# [GOAL]
Repeat every record below exactly as it appears.

# [THE INPUT]
──────────────────────────────

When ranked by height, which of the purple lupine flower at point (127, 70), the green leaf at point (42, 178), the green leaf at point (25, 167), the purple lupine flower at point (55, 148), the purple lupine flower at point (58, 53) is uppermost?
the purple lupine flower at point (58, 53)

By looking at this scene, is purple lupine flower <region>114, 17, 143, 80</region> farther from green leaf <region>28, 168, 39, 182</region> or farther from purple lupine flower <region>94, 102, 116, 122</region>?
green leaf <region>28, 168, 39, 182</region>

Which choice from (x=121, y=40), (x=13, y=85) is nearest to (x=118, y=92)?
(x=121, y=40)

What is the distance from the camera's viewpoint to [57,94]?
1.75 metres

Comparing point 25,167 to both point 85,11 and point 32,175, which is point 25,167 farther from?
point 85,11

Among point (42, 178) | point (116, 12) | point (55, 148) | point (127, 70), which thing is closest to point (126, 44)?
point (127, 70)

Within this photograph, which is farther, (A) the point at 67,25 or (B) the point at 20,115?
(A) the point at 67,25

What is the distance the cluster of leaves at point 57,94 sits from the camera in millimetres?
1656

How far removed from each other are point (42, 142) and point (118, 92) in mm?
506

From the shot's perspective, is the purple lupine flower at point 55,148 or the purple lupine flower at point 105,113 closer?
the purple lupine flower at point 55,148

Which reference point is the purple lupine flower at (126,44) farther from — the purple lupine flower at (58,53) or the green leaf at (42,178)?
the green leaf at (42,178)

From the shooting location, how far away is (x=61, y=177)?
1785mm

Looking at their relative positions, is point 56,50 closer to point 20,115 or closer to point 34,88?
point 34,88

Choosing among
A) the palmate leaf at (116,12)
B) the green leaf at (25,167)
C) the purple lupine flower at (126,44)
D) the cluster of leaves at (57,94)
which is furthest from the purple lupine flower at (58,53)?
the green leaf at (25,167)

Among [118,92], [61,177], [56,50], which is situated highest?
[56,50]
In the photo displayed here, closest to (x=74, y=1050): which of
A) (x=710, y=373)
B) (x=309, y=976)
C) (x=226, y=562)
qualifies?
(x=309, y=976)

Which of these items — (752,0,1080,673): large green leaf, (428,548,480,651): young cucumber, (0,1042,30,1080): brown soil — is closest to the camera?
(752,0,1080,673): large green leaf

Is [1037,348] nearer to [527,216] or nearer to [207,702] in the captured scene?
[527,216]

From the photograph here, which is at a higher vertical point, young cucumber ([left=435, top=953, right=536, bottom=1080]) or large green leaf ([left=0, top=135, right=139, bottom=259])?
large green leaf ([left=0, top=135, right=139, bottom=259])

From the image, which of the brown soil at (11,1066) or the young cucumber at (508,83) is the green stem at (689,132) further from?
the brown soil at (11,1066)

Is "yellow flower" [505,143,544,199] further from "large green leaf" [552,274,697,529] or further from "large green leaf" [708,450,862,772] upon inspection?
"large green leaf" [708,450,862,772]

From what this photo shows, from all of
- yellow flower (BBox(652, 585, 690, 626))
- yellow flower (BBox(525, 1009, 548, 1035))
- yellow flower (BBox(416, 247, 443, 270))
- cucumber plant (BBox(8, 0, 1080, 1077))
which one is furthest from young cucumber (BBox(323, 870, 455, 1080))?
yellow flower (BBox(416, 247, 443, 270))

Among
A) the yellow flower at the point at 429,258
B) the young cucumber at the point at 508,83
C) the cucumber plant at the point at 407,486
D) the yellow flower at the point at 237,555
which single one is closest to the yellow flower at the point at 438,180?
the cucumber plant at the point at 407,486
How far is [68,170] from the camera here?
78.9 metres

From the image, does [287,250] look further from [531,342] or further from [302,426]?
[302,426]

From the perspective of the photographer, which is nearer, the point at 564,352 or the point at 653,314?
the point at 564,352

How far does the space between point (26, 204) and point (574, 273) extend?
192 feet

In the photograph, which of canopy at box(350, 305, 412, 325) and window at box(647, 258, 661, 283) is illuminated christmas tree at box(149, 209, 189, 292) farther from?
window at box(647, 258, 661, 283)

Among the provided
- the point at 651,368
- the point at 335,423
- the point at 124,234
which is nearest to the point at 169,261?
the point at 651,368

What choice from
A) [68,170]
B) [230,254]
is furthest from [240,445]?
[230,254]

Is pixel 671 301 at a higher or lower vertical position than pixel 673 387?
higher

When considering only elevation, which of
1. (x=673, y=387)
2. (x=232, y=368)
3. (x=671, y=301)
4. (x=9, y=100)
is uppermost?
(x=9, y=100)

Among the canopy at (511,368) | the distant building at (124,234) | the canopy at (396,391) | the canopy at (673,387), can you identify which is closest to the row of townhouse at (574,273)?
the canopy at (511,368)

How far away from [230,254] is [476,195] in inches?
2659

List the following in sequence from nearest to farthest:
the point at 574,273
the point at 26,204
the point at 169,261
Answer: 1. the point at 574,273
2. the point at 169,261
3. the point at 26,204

──────────────────────────────

# [CORRECT RESPONSE]
When ranked by height, which of the purple lupine flower at point (127, 70), the green leaf at point (42, 178), the green leaf at point (25, 167), the purple lupine flower at point (55, 148), the purple lupine flower at point (58, 53) is uppermost?
the purple lupine flower at point (58, 53)

By looking at this scene, is purple lupine flower <region>114, 17, 143, 80</region> farther from green leaf <region>28, 168, 39, 182</region> or farther from purple lupine flower <region>94, 102, 116, 122</region>?
green leaf <region>28, 168, 39, 182</region>

Which choice from (x=121, y=40), (x=13, y=85) is nearest to (x=118, y=92)?
(x=121, y=40)

What is the distance from the camera's viewpoint to [57,94]?
1.75 metres

Comparing point 25,167 to both point 85,11 and point 32,175, which is point 25,167 farther from?
point 85,11

Among point (42, 178) | point (116, 12) | point (55, 148) | point (127, 70), which thing is closest to point (126, 44)?
point (127, 70)

Within this photograph, which is farther, (A) the point at 67,25 or (B) the point at 20,115?
(A) the point at 67,25

What is the distance the cluster of leaves at point 57,94 sits from the camera in millimetres?
1656

How far removed from each other are point (42, 142) and point (118, 92) in mm?
506

From the shot's perspective, is the purple lupine flower at point 55,148 or the purple lupine flower at point 105,113 closer?
the purple lupine flower at point 55,148

Which reference point is the purple lupine flower at (126,44) farther from — the purple lupine flower at (58,53) or the green leaf at (42,178)?
the green leaf at (42,178)

From the shooting location, how far away is (x=61, y=177)?
1785mm

Looking at their relative positions, is point 56,50 closer to point 20,115 or closer to point 34,88?
point 34,88

Choosing among
A) the palmate leaf at (116,12)
B) the green leaf at (25,167)
C) the purple lupine flower at (126,44)
D) the cluster of leaves at (57,94)
which is furthest from the purple lupine flower at (58,53)?
the green leaf at (25,167)

Among [118,92], [61,177], [56,50], which is situated highest?
[56,50]
In the photo displayed here, closest to (x=74, y=1050): which of
A) (x=710, y=373)
B) (x=309, y=976)
C) (x=226, y=562)
qualifies?
(x=309, y=976)

Which of these items — (752,0,1080,673): large green leaf, (428,548,480,651): young cucumber, (0,1042,30,1080): brown soil — is closest to the camera?
(752,0,1080,673): large green leaf

Is [1037,348] nearer to [527,216] or nearer to [207,702] in the captured scene?
[527,216]

From the photograph here, which is at a higher vertical point, young cucumber ([left=435, top=953, right=536, bottom=1080]) or large green leaf ([left=0, top=135, right=139, bottom=259])?
large green leaf ([left=0, top=135, right=139, bottom=259])

From the image, which of the brown soil at (11,1066) or the young cucumber at (508,83) is the green stem at (689,132) further from?
the brown soil at (11,1066)

Is "yellow flower" [505,143,544,199] further from "large green leaf" [552,274,697,529] or further from "large green leaf" [708,450,862,772] upon inspection?
"large green leaf" [708,450,862,772]

From what this photo shows, from all of
- yellow flower (BBox(652, 585, 690, 626))
- yellow flower (BBox(525, 1009, 548, 1035))
- yellow flower (BBox(416, 247, 443, 270))
- cucumber plant (BBox(8, 0, 1080, 1077))
which one is furthest from young cucumber (BBox(323, 870, 455, 1080))?
yellow flower (BBox(416, 247, 443, 270))

Among
A) the yellow flower at the point at 429,258
B) the young cucumber at the point at 508,83
C) the cucumber plant at the point at 407,486
D) the yellow flower at the point at 237,555
which single one is closest to the yellow flower at the point at 438,180?
the cucumber plant at the point at 407,486
How far is [68,170] from the camera here?
78.9 metres

From the image, does [287,250] look further from [531,342] or further from [302,426]?
[302,426]

From the perspective of the photographer, which is nearer, the point at 564,352 or the point at 653,314?
the point at 564,352

How far does the space between point (26, 204) and point (574, 273) extend?
192 feet

In the photograph, which of canopy at box(350, 305, 412, 325) and window at box(647, 258, 661, 283) is illuminated christmas tree at box(149, 209, 189, 292) farther from?
window at box(647, 258, 661, 283)

Among the provided
- the point at 651,368
- the point at 335,423
- the point at 124,234
which is nearest to the point at 169,261?
the point at 651,368

What choice from
A) [68,170]
B) [230,254]
is furthest from [240,445]?
[230,254]

Is pixel 671 301 at a higher or lower vertical position than pixel 673 387?
higher

When considering only elevation, which of
1. (x=673, y=387)
2. (x=232, y=368)
3. (x=671, y=301)
4. (x=9, y=100)
is uppermost?
(x=9, y=100)

Among the canopy at (511,368) | the distant building at (124,234) | the canopy at (396,391) | the canopy at (673,387), can you identify which is closest to the row of townhouse at (574,273)?
the canopy at (511,368)

How far away from [230,254] is [476,195] in inches?
2659

List the following in sequence from nearest to farthest:
the point at 574,273
the point at 26,204
the point at 169,261
Answer: 1. the point at 574,273
2. the point at 169,261
3. the point at 26,204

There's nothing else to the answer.